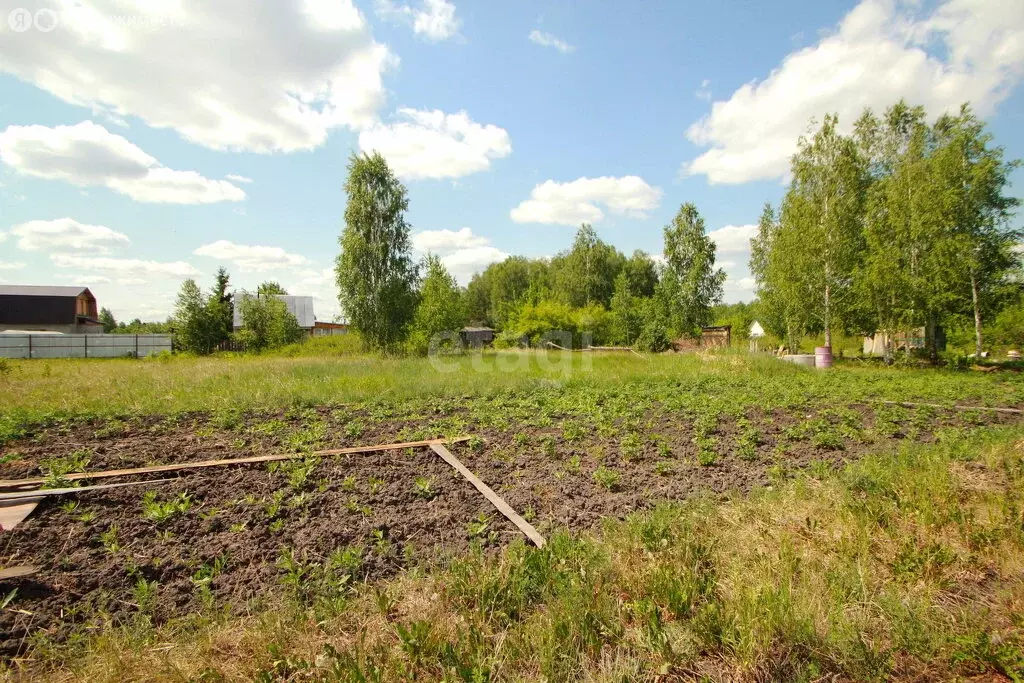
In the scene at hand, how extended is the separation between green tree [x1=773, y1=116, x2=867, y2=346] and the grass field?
15.6 meters

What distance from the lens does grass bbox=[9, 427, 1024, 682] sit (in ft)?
7.63

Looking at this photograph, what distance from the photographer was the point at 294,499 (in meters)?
4.30

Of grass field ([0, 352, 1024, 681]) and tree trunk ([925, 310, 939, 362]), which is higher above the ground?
tree trunk ([925, 310, 939, 362])

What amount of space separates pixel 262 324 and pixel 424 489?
3321 centimetres

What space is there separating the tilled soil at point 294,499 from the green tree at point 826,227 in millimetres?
14648

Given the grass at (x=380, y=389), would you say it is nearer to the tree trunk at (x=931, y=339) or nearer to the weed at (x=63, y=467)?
the weed at (x=63, y=467)

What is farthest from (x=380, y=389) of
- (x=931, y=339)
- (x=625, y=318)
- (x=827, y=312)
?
(x=625, y=318)

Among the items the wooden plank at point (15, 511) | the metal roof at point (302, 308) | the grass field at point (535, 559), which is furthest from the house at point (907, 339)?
the metal roof at point (302, 308)

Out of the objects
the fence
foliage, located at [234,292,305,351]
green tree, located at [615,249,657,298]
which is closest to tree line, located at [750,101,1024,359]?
green tree, located at [615,249,657,298]

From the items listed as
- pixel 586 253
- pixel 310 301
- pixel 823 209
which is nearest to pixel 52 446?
pixel 823 209

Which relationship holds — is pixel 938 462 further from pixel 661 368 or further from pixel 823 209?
pixel 823 209

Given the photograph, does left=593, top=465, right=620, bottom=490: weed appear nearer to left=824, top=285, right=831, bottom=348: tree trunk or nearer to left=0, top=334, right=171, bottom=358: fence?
left=824, top=285, right=831, bottom=348: tree trunk

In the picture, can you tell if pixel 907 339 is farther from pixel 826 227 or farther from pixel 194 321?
pixel 194 321

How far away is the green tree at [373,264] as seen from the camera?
87.5 feet
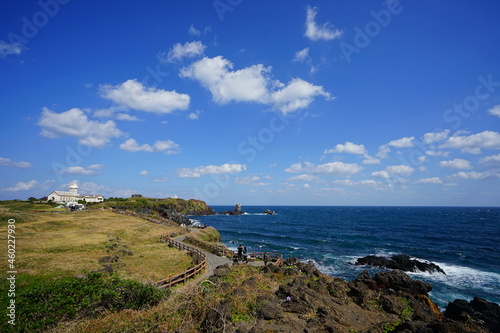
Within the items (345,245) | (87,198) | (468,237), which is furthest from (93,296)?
(87,198)

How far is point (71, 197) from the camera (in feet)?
345

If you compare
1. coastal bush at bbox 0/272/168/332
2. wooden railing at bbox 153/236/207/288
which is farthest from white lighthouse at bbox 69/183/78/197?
coastal bush at bbox 0/272/168/332

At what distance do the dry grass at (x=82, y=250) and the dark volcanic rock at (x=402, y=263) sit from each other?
29116 millimetres

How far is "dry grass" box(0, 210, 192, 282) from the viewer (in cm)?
2183

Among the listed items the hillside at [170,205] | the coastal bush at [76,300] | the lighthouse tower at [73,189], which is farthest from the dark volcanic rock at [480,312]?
the lighthouse tower at [73,189]

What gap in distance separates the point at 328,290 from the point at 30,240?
35952mm

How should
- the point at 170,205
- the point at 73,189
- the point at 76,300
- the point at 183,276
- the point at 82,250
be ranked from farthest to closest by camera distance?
the point at 170,205 → the point at 73,189 → the point at 82,250 → the point at 183,276 → the point at 76,300

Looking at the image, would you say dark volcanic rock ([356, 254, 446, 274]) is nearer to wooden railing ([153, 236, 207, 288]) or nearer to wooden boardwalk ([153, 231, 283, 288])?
wooden boardwalk ([153, 231, 283, 288])

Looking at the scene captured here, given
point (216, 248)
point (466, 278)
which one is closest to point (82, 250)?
point (216, 248)

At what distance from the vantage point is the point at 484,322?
1819cm

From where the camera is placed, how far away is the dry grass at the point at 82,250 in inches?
859

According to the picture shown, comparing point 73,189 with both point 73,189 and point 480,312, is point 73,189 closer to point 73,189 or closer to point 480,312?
point 73,189

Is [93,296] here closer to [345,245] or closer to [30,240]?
[30,240]

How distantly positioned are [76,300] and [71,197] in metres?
117
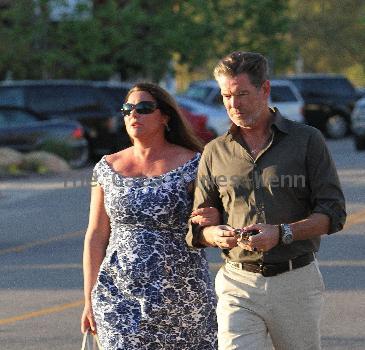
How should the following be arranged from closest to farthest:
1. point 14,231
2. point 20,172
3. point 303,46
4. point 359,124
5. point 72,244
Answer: point 72,244, point 14,231, point 20,172, point 359,124, point 303,46

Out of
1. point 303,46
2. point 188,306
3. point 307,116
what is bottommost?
point 303,46

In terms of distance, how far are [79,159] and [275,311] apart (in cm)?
2249

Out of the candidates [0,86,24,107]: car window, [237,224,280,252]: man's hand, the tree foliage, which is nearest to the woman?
[237,224,280,252]: man's hand

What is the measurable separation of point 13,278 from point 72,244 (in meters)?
2.63

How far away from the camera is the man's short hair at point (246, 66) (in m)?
5.27

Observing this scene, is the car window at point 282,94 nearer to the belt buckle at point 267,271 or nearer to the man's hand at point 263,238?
the belt buckle at point 267,271

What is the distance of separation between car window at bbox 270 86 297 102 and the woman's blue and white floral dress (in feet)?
106

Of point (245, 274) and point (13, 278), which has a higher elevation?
point (245, 274)

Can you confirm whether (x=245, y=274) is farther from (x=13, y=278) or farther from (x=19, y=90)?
(x=19, y=90)

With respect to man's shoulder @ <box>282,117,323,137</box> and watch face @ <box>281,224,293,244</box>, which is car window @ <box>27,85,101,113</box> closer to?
man's shoulder @ <box>282,117,323,137</box>

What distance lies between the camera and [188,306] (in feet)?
19.7

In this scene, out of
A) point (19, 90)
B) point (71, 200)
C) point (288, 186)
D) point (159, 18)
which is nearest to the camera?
point (288, 186)

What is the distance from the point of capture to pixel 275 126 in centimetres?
538

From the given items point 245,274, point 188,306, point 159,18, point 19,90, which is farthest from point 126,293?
point 159,18
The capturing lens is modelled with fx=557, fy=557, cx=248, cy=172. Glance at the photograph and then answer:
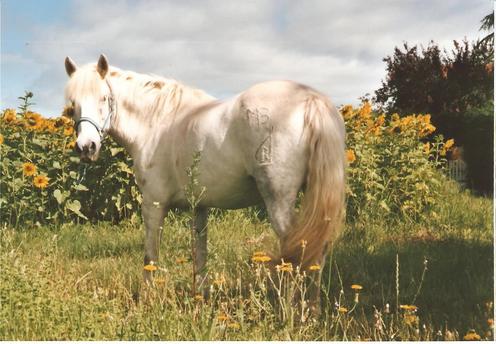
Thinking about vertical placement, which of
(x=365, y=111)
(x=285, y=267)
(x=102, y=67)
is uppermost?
(x=365, y=111)

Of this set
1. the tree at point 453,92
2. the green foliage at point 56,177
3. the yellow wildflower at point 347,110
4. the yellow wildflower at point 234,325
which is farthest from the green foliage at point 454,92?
the yellow wildflower at point 234,325

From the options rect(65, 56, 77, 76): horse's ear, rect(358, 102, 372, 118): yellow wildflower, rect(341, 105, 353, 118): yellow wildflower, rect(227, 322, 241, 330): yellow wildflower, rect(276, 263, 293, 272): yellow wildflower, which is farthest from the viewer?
rect(358, 102, 372, 118): yellow wildflower

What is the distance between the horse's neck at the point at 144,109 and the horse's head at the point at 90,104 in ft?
0.36

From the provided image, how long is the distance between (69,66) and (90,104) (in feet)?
1.46

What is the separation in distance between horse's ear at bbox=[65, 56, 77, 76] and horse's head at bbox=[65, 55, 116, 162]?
0.09 m

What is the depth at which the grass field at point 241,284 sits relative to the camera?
3035 millimetres

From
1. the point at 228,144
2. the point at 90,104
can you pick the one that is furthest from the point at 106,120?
the point at 228,144

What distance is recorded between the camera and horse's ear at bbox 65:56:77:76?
4.38 metres

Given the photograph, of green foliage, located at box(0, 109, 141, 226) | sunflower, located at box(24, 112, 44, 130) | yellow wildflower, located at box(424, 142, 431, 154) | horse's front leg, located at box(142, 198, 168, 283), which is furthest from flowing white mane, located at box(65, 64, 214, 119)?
yellow wildflower, located at box(424, 142, 431, 154)

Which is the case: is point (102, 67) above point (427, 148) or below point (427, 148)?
above

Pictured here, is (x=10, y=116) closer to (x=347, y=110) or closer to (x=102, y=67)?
(x=102, y=67)

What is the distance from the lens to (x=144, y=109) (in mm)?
4418

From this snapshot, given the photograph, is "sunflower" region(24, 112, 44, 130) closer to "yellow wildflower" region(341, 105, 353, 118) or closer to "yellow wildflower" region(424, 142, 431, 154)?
"yellow wildflower" region(341, 105, 353, 118)

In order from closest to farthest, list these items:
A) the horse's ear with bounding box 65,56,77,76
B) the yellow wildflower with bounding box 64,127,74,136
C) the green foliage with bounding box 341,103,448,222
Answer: the horse's ear with bounding box 65,56,77,76
the yellow wildflower with bounding box 64,127,74,136
the green foliage with bounding box 341,103,448,222
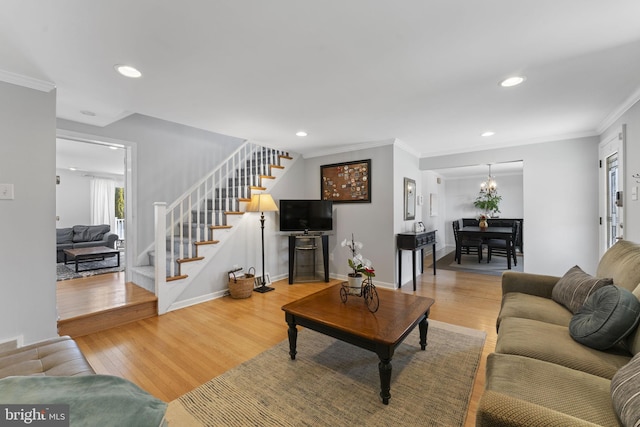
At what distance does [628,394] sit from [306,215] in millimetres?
3800

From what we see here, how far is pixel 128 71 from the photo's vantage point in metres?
2.05

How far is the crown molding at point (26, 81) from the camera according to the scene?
206 cm

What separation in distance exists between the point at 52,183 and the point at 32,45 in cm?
108

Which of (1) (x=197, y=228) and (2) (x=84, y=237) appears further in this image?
(2) (x=84, y=237)

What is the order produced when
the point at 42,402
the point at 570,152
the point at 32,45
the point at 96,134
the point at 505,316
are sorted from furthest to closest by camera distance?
1. the point at 570,152
2. the point at 96,134
3. the point at 505,316
4. the point at 32,45
5. the point at 42,402

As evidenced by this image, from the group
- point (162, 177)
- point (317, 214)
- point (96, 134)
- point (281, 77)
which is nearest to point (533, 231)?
point (317, 214)

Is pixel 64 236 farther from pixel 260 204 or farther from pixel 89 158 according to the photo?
pixel 260 204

* **Short problem**
Render the lines from the one containing "What distance is" up to and including the one containing "4.38 metres" as a numbered list, omitting any blank lines.

* **Result of the task**
1. What distance is recorded between the camera and horse's ear at bbox 65:56:77:76?
2. 4.38 metres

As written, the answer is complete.